The government is mulling over incorporating time-bound services into the proposed foreign exchange law to attract potential overseas investors, said officials at the financial institutions division.
They said time-bound services will help expedite the opening up of foreign currency accounts with the local banks and repatriating profits or dividends.
"We've acts, rules and regulations, but at the end-user level, the people are not getting services in time, which discourages investors," said an official at the division.
He said people suffer when they do not get services, even after submitting required documents accordingly.
He said if there were written instructions to complete a certain work within a timeframe, then the existing culture would have improved.
The official said they met recently on the matter with the key stakeholders and they have suggested such way to attract the FDI.
He said, "We want to attract FDI, especially from those who want to leave China, but if the existing culture prevails, foreign investors will not show interest."
The government has initiated a move to prepare a new law replacing more than 70-year-old foreign exchange regulations in order to attract investments -- mainly foreign direct investment.
A draft has been prepared by the central bank and presently stakeholders are making their opinions on the draft. The draft has been converted into Bengali.
The division now plans to hold another meeting to incorporate such provisions into the law in a month.
The division said that the existing banking services have many stages while opening a foreign currency account.
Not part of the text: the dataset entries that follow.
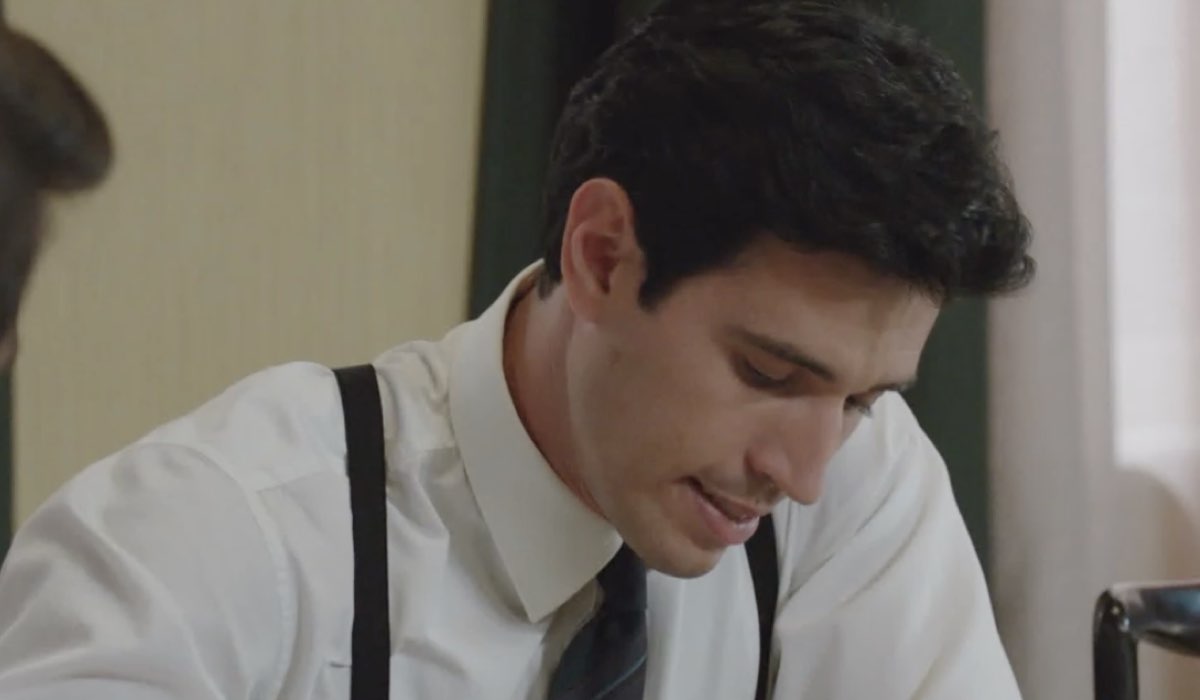 Danilo D'Agostino (Matteo Portelli) in una scena della puntata 4 de “Il Paradiso Delle Signore 10”. Credits: Rai.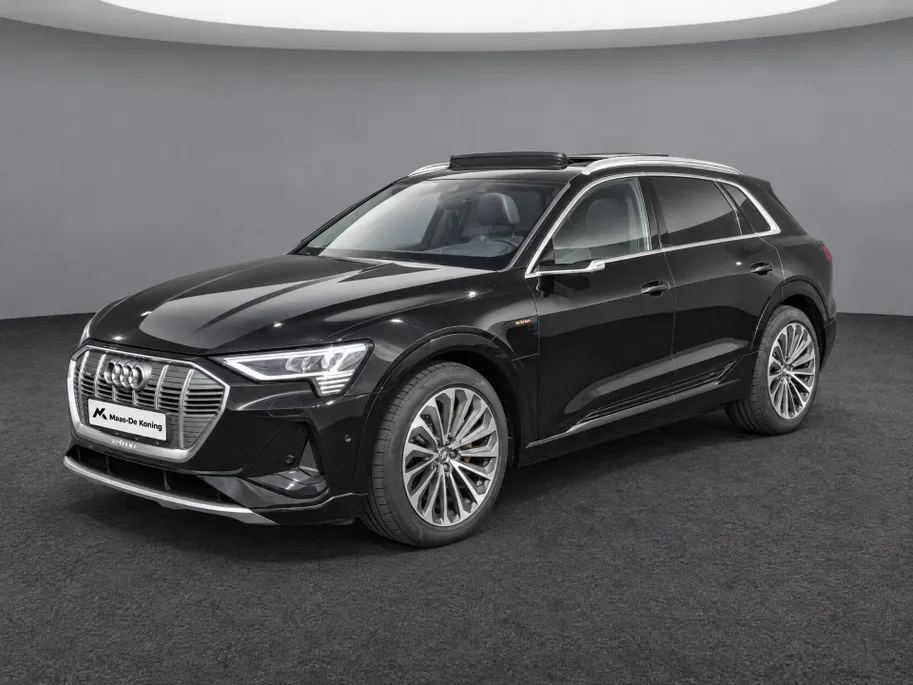 Audi e-tron 55 408pk Quattro S edition 95 kWh · SOH 97% · Panoramadak · Luchtvering · 360 Camera · B&O Audio · Virtual Mirror's · Elek. Voorstoelen · 21'' Inch ·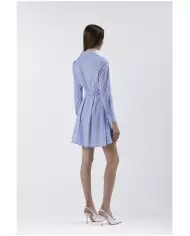 CafèNoir Abito Viola - Glamour Calzature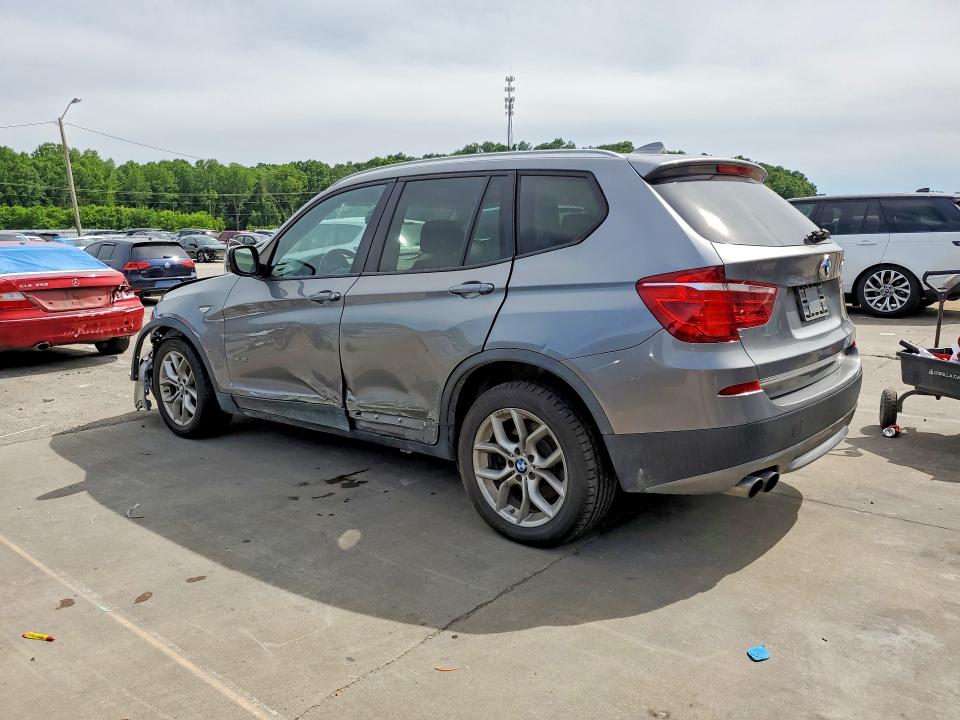 Aukcja sprzedaży 2011 Bmw X3, vin: 5UXWX7C52BL734063, numer aukcji: 55377536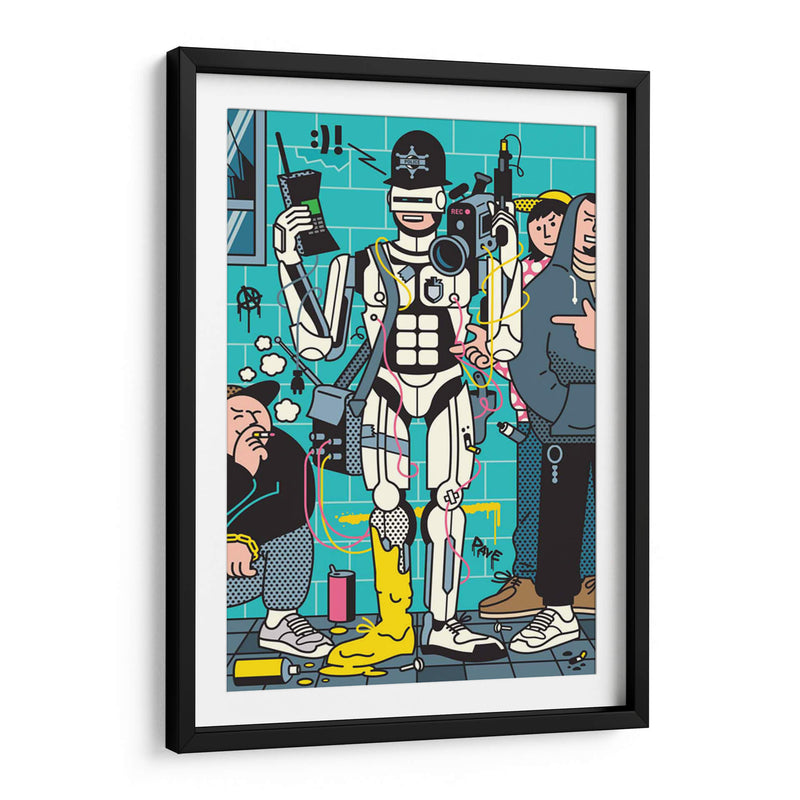 Techboi | Cuadro decorativo de Canvas Lab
"Our objective is to ensure easy banking for the foreign investors."
Quoting recent stakeholders, the division official said an effective one stop service is a must.
"Many have suggested that the Bangladesh Investment Development Authority-sponsored 'one stop service' may include the opening of FC accounts."
The foreign exchange policy and operations in Bangladesh are now governed under the provisions of foreign exchange regulations, 1947, which empowered the central bank to regulate the movement of such currencies.
After fine-tuning, the new law will go to Cabinet Division for approval and then go to parliament after required vetting to make it a legislation to be named after the Foreign Currency and Exchange Management Act 2020.
Currently, Bangladesh Bank issues circulars time to time to facilitate the FDI. Presently, some 57 help desks have been in operation in banks to support foreign investors.